Limitless ✮✮✮1/2

Go Ask Alice

by Glenn Lovell

A seriously blocked writer of questionable talent, Eddie Morra (Bradley Cooper) is schlub-y even by Woody Allen standards.

When they bump into him, Eddie’s friends assume the worst, that things have gotten so bad he’s now living on the street. Soon girlfriend Lindy (Abbie Cornish) joins in the chants of “loser!” and gives him the boot.

Cooper: One pill makes you larger ...

“I had clearly missed the on-ramp,” Eddie acknowledges in typically droll understatement.

Then he bumps into his ex-brother-in-law, who suggests a pharmaceutical pick-me-up. It’s called NZT-48. Not yet on the street but (well, sort of) FDA approved, the little green pill, he promises, will allow Eddie to tap into the 80 percent of the human brain that, in most mere mortals, lies fallow.

At first skeptical, Eddie in desperation pops a pill and has a classic out-of-body experience, actually seeing himself (with the aid of some nifty digital compositing) in triplicate, coming and going … and coming. “I was blind but now I see,” he reports, as if waking from a deep sleep.

And so begins Neil Burger’s “Limitless,” a humdinger of a science fiction thriller that scoots easily from shaggy-dog fable to noir-ish mystery to conspiracy thriller and winds up (goody goody!) on the dark side of the Twilight Zone.

Taken from an Alan Glynn novel, it’s a Faustian morality play with Eddie selling his soul to succeed without really trying. In no time with a surge of energy, “the enhanced Eddie” is playing the piano like Chopin, bantering with waiters in Cantonese and French, and parlaying thousands into millions as a day trader. “I suddenly knew everything about everything,” he tells us.

It’s his success on Wall Street that brings him to the attention of financier Carl Van Loon (Robert De Niro), who’s manipulating the market to facilitate a corporate takeover. Van Loon isn’t sure what Eddie has, but he knows he wants to exploit it.

As Dorian Gray learned, such powers come at a price. For Eddie, the rushes that the smart-pills provide are soon followed by bouts of paranoia and increasing blackouts. Solution: increase the daily dosage from one to a mitt full.

“Limitless” is a cautionary tale for our times. It’s funny, fast-moving and, ultimately, quite cynical. Burger, who scored a few years back with “The Illusionist,” does a superb job of navigating tonal shifts, starting screwball comedy light and becoming progressively bleaker. I was nervous that he wouldn’t be able to keep up the act, that he would sell out and go for the moralistic ending. He doesn’t. And that more than anything will keep people talking about this film long after the lights come up.

“Limitless” also proves that Cooper is ready to swim with the big boys. On sabbatical from “A-Team” and “The Hangover,” the actor, who also executive produced, is obviously more than a one-trick pony: As the situation requires here, he plays dopey, desperate, debonair and demonic. It’s an impressive repertoire, made all the more so because, despite the Jekyll-Hyde transformations, we remain in his corner.

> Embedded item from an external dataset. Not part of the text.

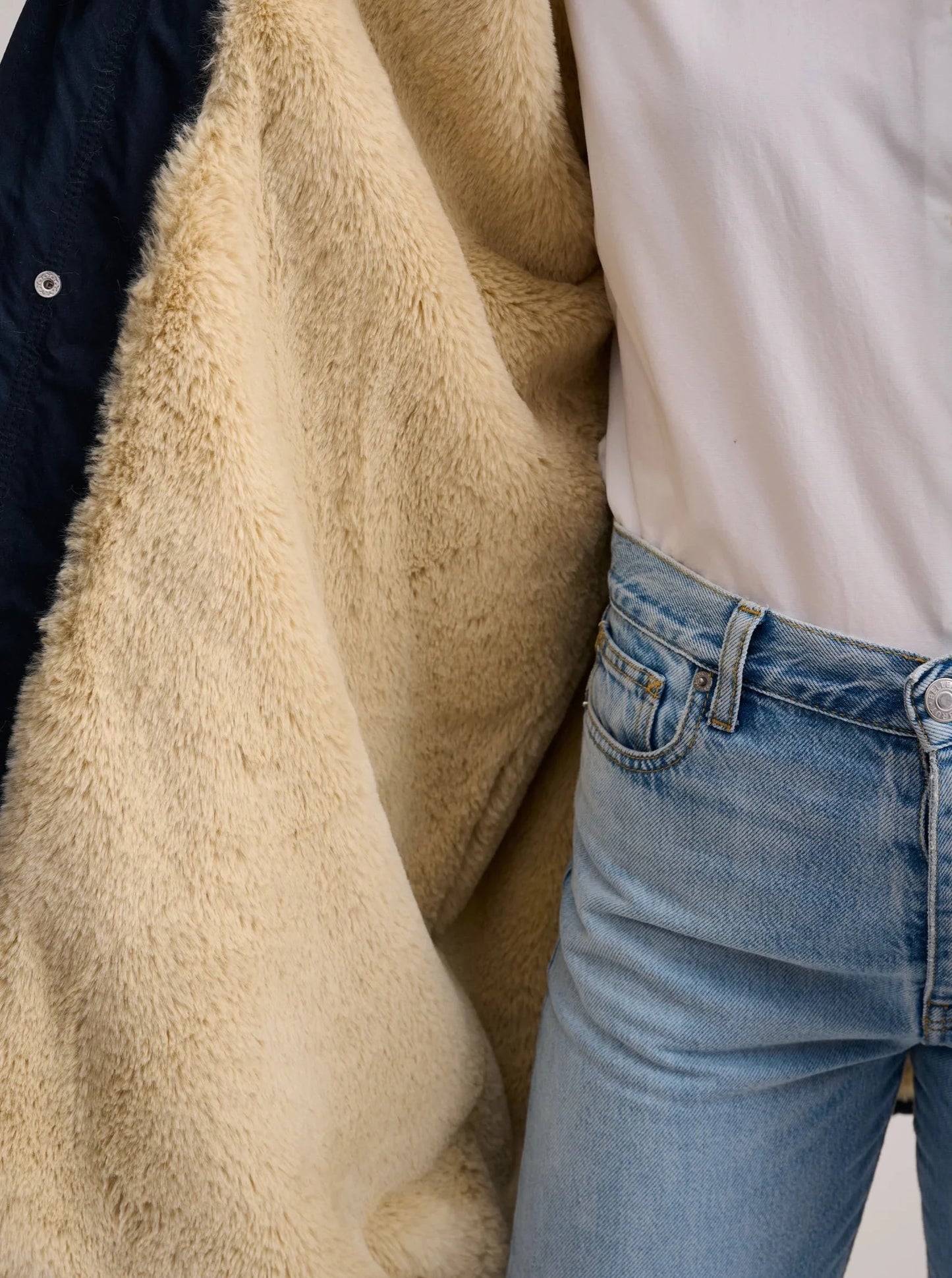 Laos Jacket, America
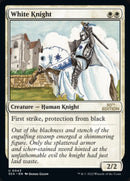 Caballero blanco [Edición del 30.º aniversario] -1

LIMITLESS ✮✮✮1/2 With Bradley Cooper, Abbie Cornish, Robert De Niro, Andrew Howard. Directed by Neil Burger; scripted by Leslie Dixon from Alan Glynn novel. 105 mins. Rated: PG-13 (but feels like an R for profanity, violence).

One Response to “Limitless ✮✮✮1/2”

  1. Jack Johnson Says:

    It was a very entertaining film to say the least. Although the plot could have been a little more fleshed out. There were too many questions left unanswered. However, I very much liked the use of classical music in the score, albeit brief. The clip of Bradley Cooper playing Rachmaninoff was a highlight for me as a musician. I had no idea he could play piano that well, unless they used someone else’s hands in the clip? Either way, it was fun to watch.